塗布刺激は、1回20秒間、安静状態20秒間を交互に計4回実施し、塗布中と安静状態の脳血流変化量の差分の標準得点を算出しました。
【試験結果】
クリームを前腕に塗布するというスキンケア行為において、クリームの感触の違いによって、脳の前頭前野の血流変化量が異なることを確認しました。
脳血流量変化に有意差のあったクリームCは、コクとしっとり感があり、肌なじみがよいという特徴がありました。
以上の結果より、「コク」「しっとり感」「肌なじみ」の3つの感触要素を高いレベルで同時に満たすクリーム製剤を塗布することで、その他の製剤と比べて快感情が高まることが、感覚的なアンケートだけでなく脳血流変化量計測の結果からも確認されました³⁾。
スキンケア方法が肌と心に与える効果の研究(コーセー)
コーセーは独自のスキンケアメソッド「おもいやりメソッド」を開発し、脳波とオキシトシンの測定によって「おもいやりメソッド」が肌と心に与える効果を検証しています。
「おもいやりメソッド」とは?
コーセーが2021年4月から展開しているスキンケア商品の塗布方法。クレンジング、化粧水、美容液など8カテゴリーの基本的なスキンケア商品について、 リンパの流れを意識した簡単かつやさしいタッチで行うテクニックを提唱し、公式HP上で使い方動画を公開しています。
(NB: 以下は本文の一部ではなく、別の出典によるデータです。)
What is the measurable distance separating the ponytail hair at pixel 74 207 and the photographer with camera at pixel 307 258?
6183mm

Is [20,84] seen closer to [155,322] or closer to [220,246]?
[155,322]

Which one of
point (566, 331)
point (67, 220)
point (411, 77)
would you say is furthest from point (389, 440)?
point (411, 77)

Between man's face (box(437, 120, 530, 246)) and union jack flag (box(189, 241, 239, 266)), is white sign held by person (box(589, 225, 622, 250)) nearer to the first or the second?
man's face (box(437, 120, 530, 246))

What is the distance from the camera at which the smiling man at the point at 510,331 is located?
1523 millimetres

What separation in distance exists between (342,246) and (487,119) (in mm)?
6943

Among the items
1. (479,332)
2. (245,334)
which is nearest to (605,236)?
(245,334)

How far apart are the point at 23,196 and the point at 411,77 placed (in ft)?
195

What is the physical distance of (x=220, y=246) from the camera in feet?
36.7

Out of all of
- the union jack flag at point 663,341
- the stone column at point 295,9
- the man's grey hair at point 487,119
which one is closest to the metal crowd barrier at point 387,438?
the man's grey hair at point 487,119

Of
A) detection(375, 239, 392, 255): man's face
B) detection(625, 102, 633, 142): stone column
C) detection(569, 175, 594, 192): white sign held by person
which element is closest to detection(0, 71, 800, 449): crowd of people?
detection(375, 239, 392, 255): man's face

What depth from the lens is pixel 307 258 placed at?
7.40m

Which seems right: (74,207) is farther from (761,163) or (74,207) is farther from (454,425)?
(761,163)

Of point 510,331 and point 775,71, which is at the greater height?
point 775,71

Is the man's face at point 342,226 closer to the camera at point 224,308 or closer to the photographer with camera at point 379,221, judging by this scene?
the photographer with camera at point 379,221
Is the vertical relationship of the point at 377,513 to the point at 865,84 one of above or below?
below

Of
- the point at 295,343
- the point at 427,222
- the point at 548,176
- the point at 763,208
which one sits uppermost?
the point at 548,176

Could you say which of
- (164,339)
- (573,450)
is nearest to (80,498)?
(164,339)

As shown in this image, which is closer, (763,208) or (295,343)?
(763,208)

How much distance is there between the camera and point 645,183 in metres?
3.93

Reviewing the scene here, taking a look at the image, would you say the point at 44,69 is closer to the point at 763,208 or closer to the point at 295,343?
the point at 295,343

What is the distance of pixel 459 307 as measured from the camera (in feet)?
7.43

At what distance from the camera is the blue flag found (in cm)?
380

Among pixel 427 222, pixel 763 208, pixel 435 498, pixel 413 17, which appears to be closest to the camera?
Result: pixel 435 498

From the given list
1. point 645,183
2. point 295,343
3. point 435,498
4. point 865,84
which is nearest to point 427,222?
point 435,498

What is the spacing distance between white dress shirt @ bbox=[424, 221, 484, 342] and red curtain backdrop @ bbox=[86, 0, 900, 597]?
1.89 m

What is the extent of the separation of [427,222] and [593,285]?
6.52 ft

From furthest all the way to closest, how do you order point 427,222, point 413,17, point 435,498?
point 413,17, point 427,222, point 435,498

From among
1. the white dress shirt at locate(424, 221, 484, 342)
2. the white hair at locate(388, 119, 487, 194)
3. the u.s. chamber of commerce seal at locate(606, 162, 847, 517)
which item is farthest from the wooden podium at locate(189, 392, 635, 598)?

(https://maison.kose.co.jp/article/c/c10/#movie)
研究概要
20~50代の男女39名を対象に、洗顔や化粧水といったスキンケアアイテム使用時に、コーセーが開発した「おもいやりメソッド」を実施。
実施前・1回実施後・実施1ヶ月継続後の計3回のタイミングで、脳波・唾液中のオキシトシン・肌状態の測定を行い、肌と心への影響を評価しました。(被験者は試験前から同アイテムを使用しており、単純な化粧品使用による効果でないことは検証済み。)
研究結果
「おもいやりメソッド」を1回実施することにより、脳波から得られる「満足度」を反映する指標が有意に上昇しました(図1)。
唾液中のオキシトシン分泌量も有意に増加(図2)。
1ヶ月継続して行った後も同様の傾向が見られました。
「幸せホルモン」とも呼ばれるオキシトシンは、嬉しいときや心地よいときに脳から放出されることが知られており、快感情を客観的に示す指標としても用いられています。
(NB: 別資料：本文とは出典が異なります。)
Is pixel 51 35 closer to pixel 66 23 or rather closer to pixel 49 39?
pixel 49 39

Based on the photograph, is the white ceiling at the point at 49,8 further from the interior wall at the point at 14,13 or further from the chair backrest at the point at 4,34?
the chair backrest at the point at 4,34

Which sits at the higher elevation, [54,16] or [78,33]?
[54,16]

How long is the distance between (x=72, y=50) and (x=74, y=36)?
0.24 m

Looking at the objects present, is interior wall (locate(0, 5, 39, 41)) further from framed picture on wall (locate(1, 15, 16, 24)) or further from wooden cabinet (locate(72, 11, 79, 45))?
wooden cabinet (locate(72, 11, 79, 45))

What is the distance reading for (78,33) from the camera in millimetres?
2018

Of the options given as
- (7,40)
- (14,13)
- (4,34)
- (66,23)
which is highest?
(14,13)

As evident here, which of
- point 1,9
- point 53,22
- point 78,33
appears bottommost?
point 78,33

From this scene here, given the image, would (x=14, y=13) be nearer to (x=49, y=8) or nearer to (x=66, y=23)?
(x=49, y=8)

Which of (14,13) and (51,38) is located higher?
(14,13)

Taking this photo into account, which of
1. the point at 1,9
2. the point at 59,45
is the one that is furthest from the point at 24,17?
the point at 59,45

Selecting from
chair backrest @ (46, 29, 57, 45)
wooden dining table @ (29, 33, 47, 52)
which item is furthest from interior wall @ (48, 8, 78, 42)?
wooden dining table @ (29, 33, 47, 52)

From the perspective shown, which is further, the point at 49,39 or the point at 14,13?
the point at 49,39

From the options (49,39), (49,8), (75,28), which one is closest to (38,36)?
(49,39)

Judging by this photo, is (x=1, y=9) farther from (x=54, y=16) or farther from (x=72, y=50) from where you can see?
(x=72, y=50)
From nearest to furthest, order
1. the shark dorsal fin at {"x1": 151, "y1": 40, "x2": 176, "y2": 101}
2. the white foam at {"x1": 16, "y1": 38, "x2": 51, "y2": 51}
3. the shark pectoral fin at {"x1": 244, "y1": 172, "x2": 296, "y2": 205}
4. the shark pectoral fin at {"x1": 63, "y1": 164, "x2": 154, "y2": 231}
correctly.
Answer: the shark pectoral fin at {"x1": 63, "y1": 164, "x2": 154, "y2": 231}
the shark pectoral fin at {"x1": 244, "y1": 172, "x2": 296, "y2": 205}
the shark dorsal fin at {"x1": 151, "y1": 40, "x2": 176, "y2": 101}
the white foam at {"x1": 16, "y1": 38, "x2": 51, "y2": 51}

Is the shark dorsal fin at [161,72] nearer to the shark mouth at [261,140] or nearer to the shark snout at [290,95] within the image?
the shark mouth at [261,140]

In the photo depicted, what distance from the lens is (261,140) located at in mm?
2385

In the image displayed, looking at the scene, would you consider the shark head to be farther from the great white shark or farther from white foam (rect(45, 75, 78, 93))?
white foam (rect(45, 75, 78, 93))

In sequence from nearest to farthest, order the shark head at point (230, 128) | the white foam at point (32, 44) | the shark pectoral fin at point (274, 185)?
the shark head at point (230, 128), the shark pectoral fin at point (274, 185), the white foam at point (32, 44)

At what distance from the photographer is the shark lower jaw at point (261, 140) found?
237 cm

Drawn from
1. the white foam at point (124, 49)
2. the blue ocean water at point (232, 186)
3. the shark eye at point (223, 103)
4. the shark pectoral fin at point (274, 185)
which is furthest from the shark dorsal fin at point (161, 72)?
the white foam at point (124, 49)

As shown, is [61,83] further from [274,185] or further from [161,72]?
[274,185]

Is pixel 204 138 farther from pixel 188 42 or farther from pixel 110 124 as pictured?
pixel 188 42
図1、図2の変化は、やさしく肌に触れる行為により満足感という快感情を抱いたことが脳波に表れ、オキシトシンの増加につながったと考えられます。
さらに、肌への効果については、「おもいやりメソッド」の1ヶ月継続により、明るく透明感のある印象への変化などがみられました。
専門評価者の目視評価において、素肌の透明感スコアの有意な変化が得られ(図3)、しみの数の減少、肌の凹凸や色味の均一性の向上も確認されました⁴⁾。
「おもいやりメソッド」の継続による肌の変化は、リンパの流れを意識した行為によって、水分や老廃物の排出がスムーズになったことが一つの要因として考えられます。
これらの結果より、リンパの流れを意識した肌にやさしく触れるスキンケア方法によって、肌と心に良い効果をもたらすことが確認されました。
まとめ
化粧品メーカー各社の「肌も心も喜ぶ」スキンケア研究はいかがでしたか?
今回ご紹介したのはごく一部で、心地よい使用感をもたらす化粧品の開発やスキンケアが肌と心に及ぼす影響についての研究はこれからも進化していくと考えられます。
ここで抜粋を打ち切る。